Transcribe the records below in their entirety, and leave out each image.

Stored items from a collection
+ + + +

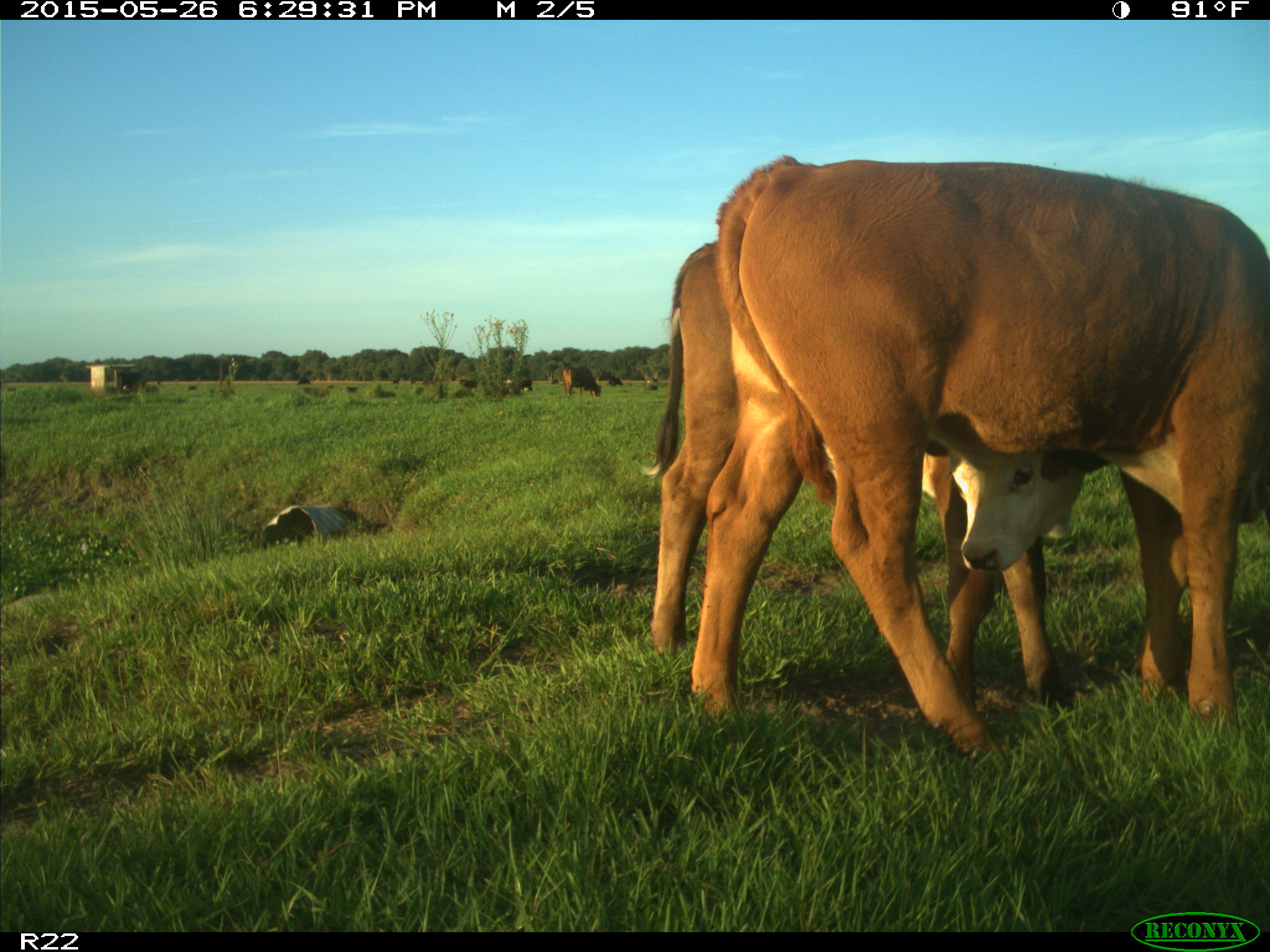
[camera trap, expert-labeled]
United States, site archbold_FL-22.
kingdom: Animalia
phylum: Chordata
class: Mammalia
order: Artiodactyla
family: Bovidae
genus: Bos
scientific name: Bos taurus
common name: domestic cow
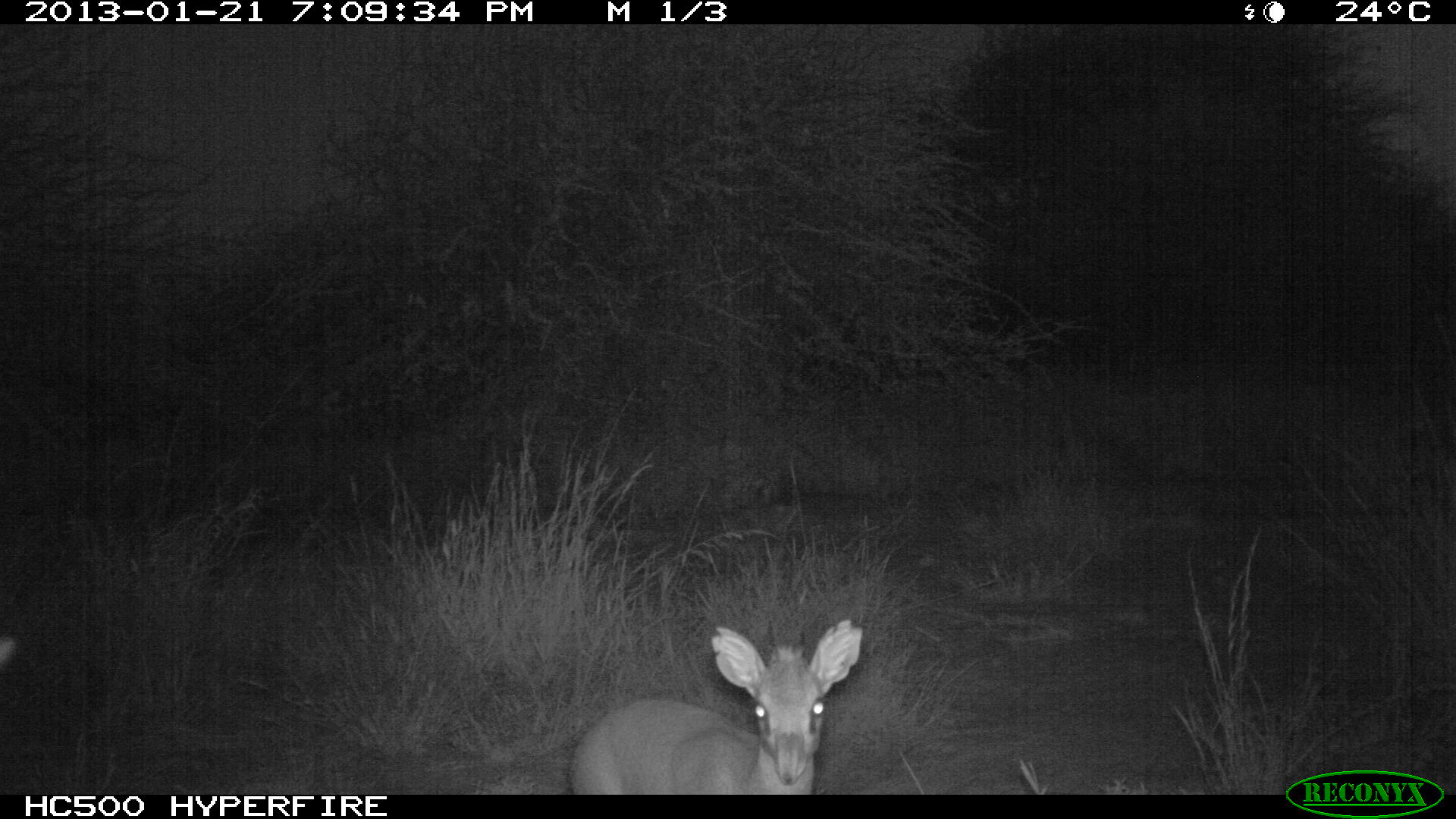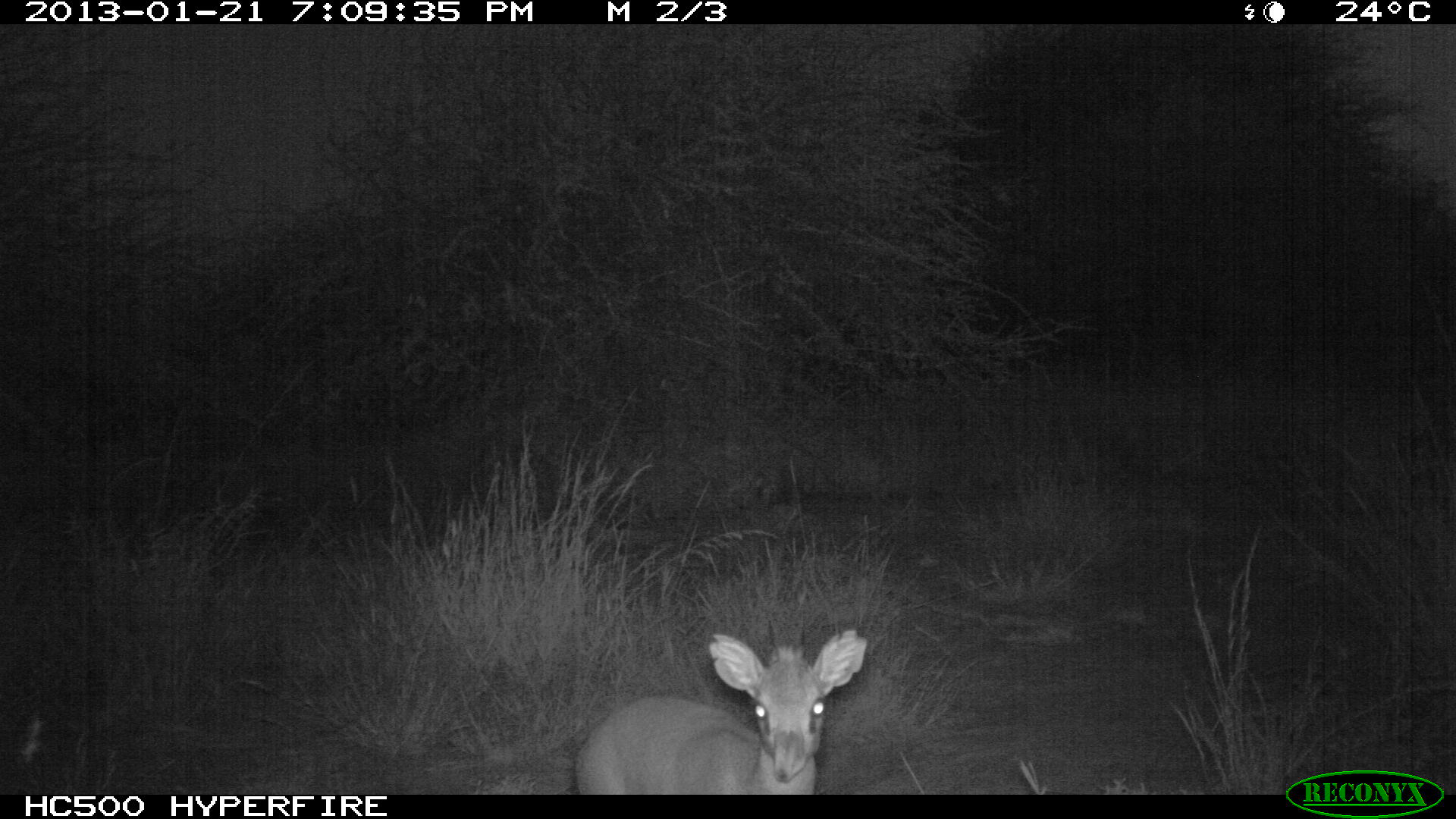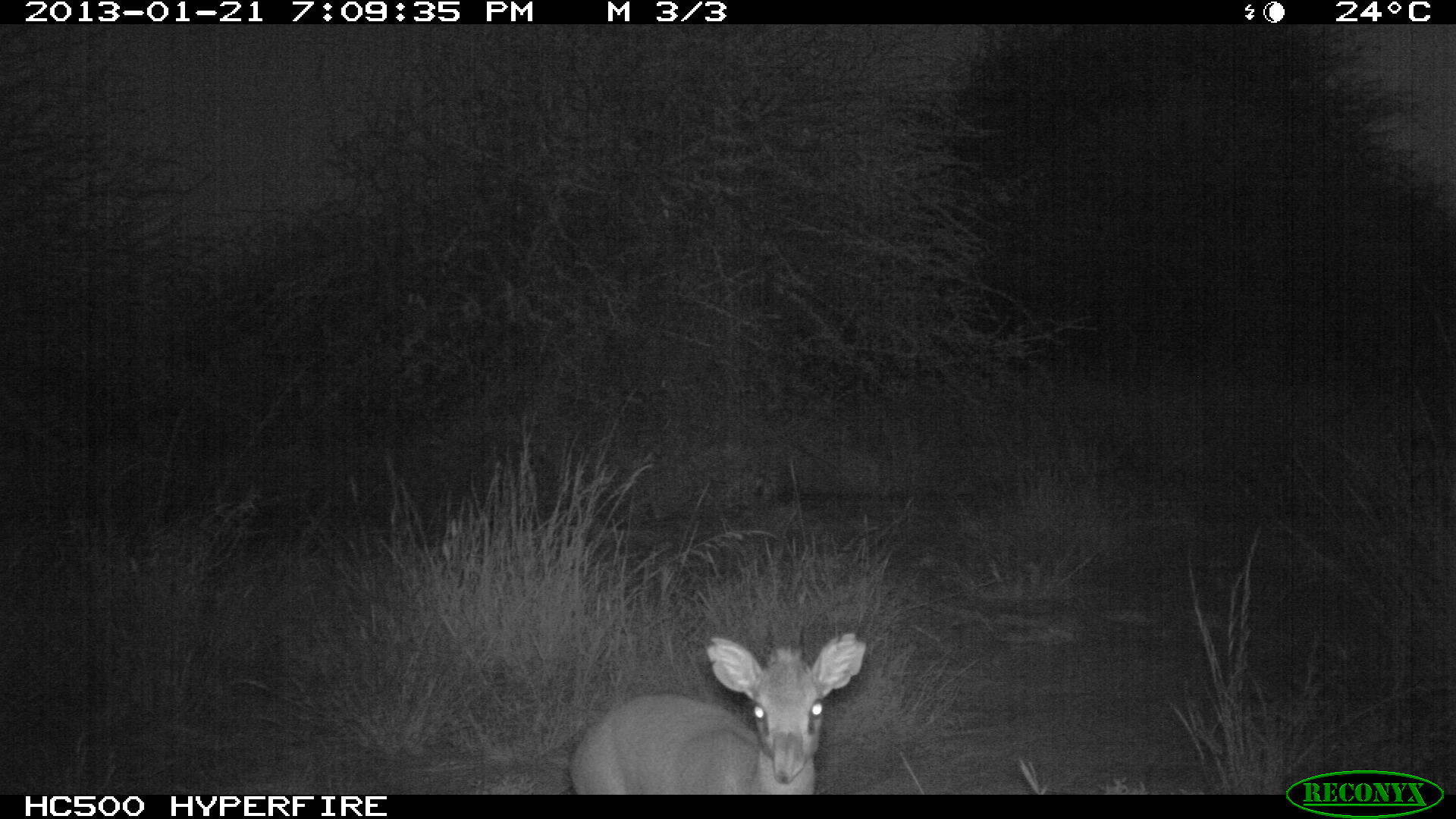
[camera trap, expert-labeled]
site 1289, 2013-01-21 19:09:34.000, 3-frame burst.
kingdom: Animalia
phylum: Chordata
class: Mammalia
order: Artiodactyla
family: Bovidae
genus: Madoqua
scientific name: Madoqua guentheri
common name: günther's dik-dik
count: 1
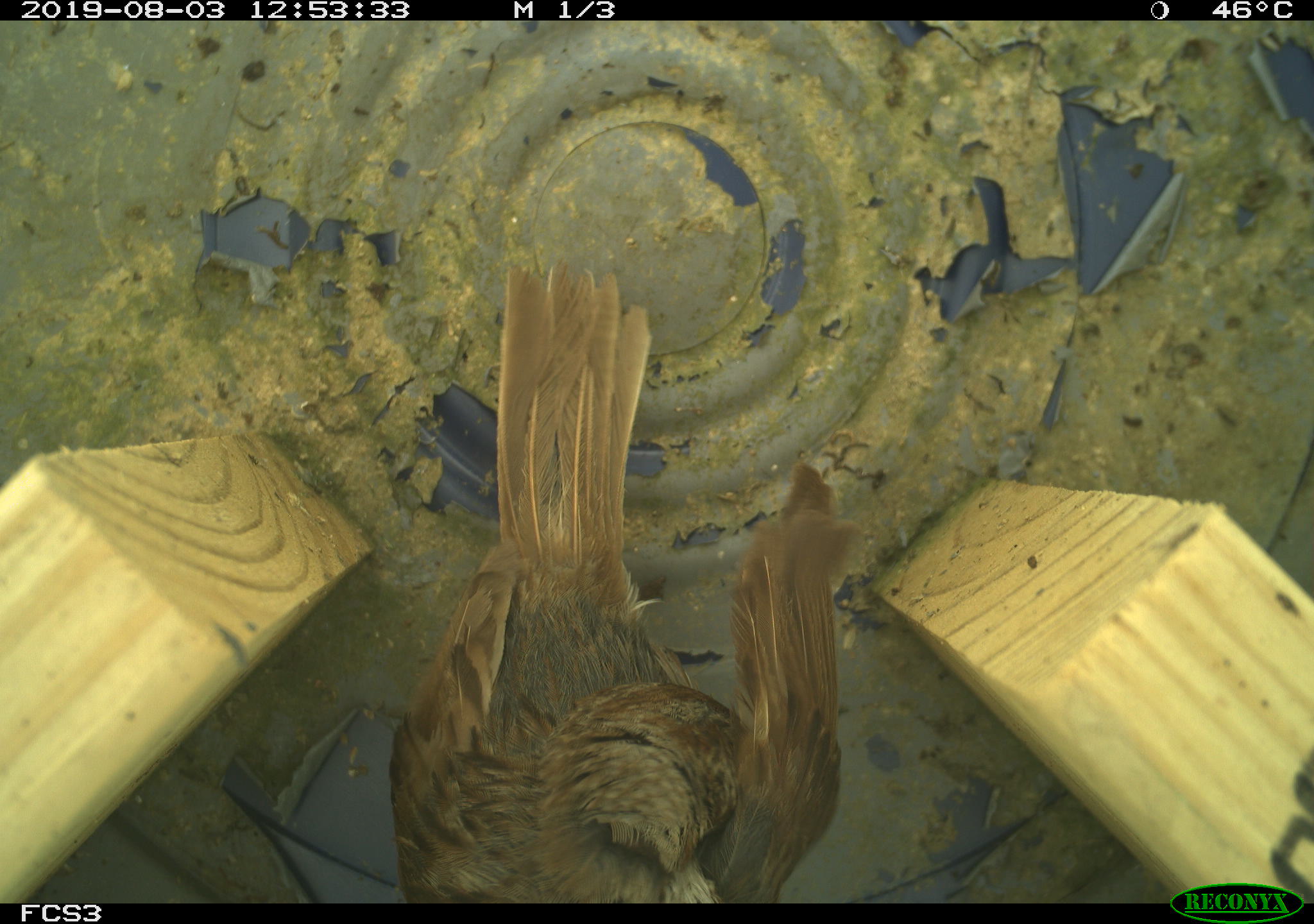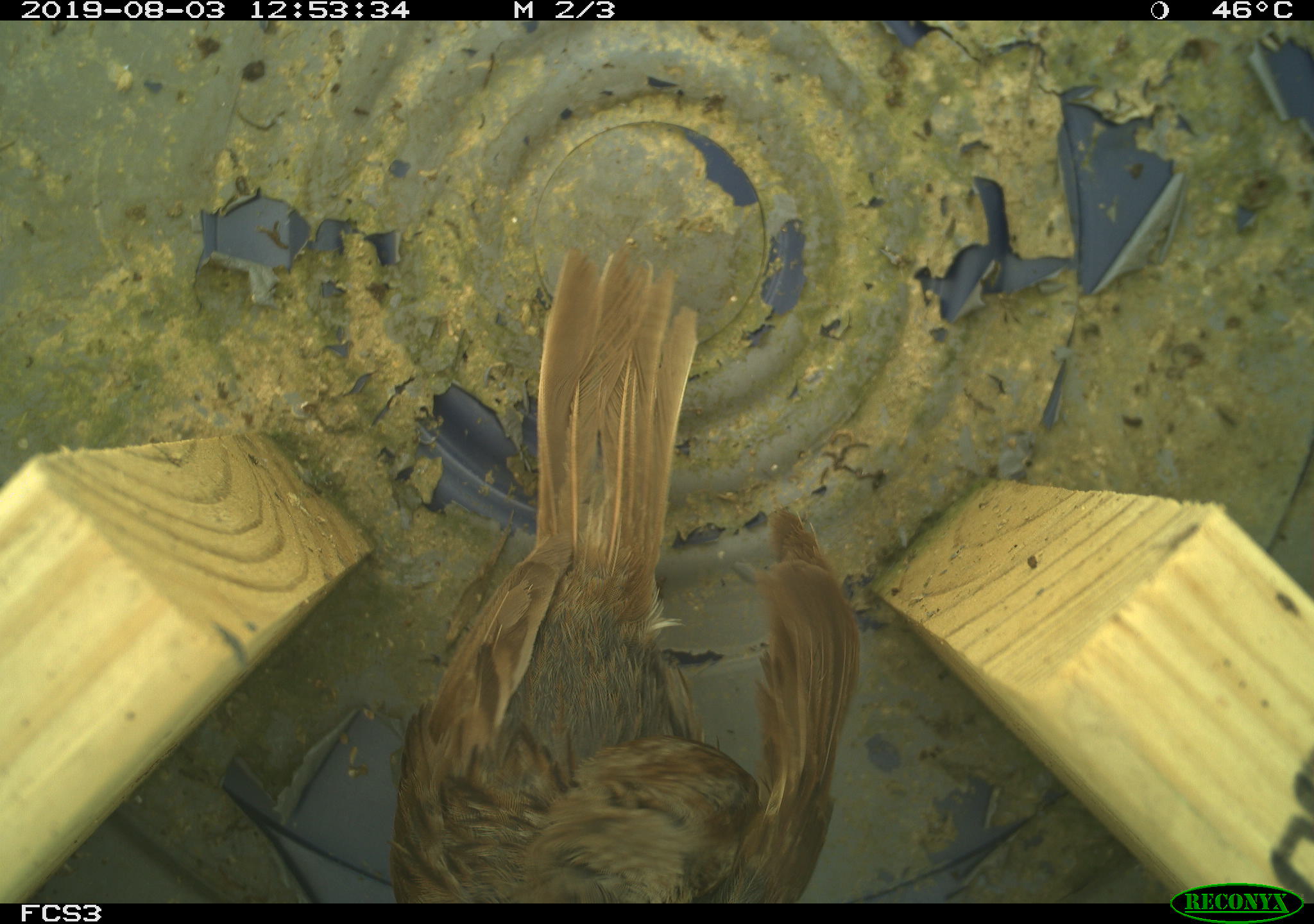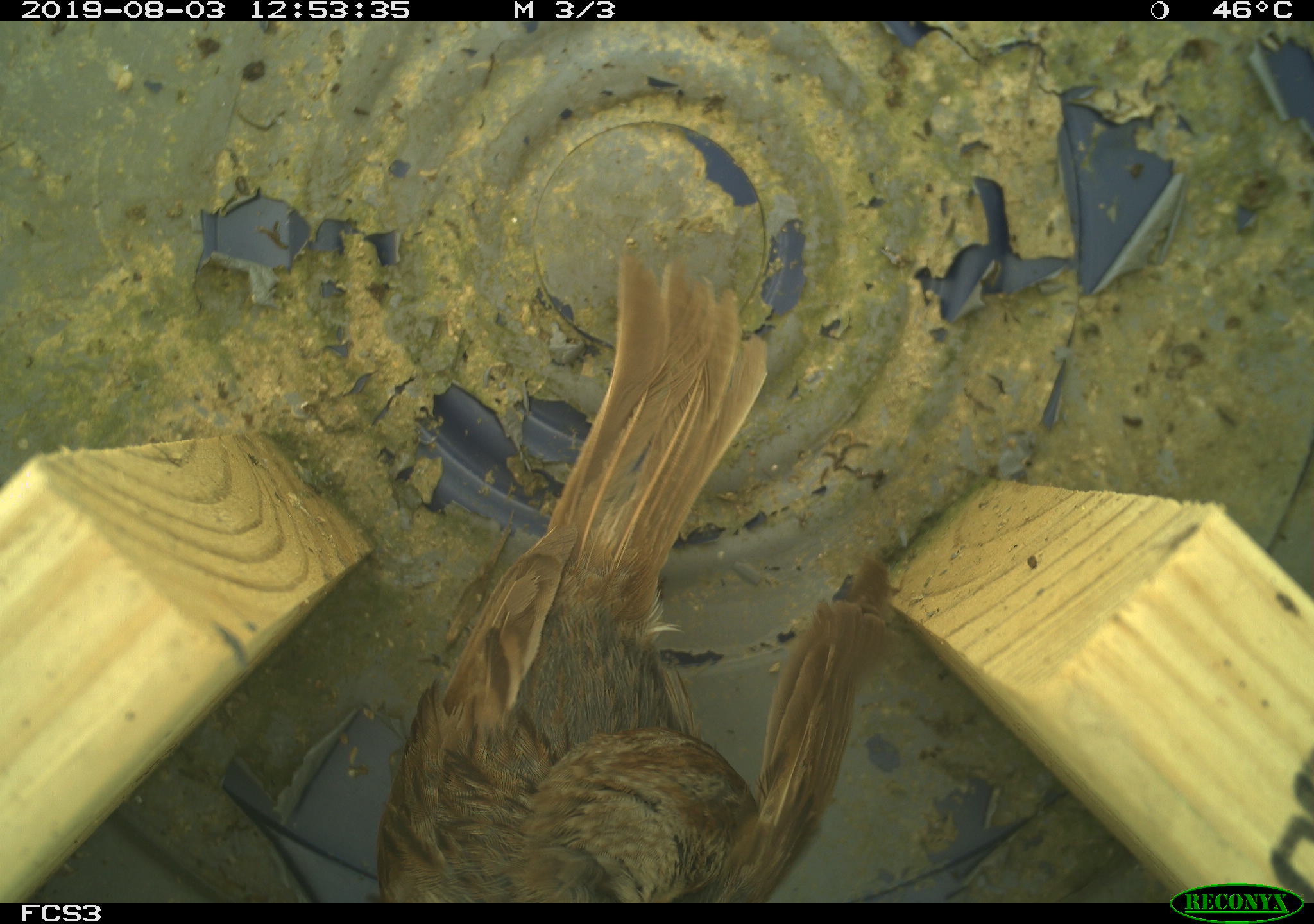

+ + + +

## Answer section
[camera trap, expert-labeled]
United States, site archbold_FL-22.
kingdom: Animalia
phylum: Chordata
class: Mammalia
order: Artiodactyla
family: Bovidae
genus: Bos
scientific name: Bos taurus
common name: domestic cow
[camera trap, expert-labeled]
site 1289, 2013-01-21 19:09:34.000, 3-frame burst.
kingdom: Animalia
phylum: Chordata
class: Mammalia
order: Artiodactyla
family: Bovidae
genus: Madoqua
scientific name: Madoqua guentheri
common name: günther's dik-dik
count: 1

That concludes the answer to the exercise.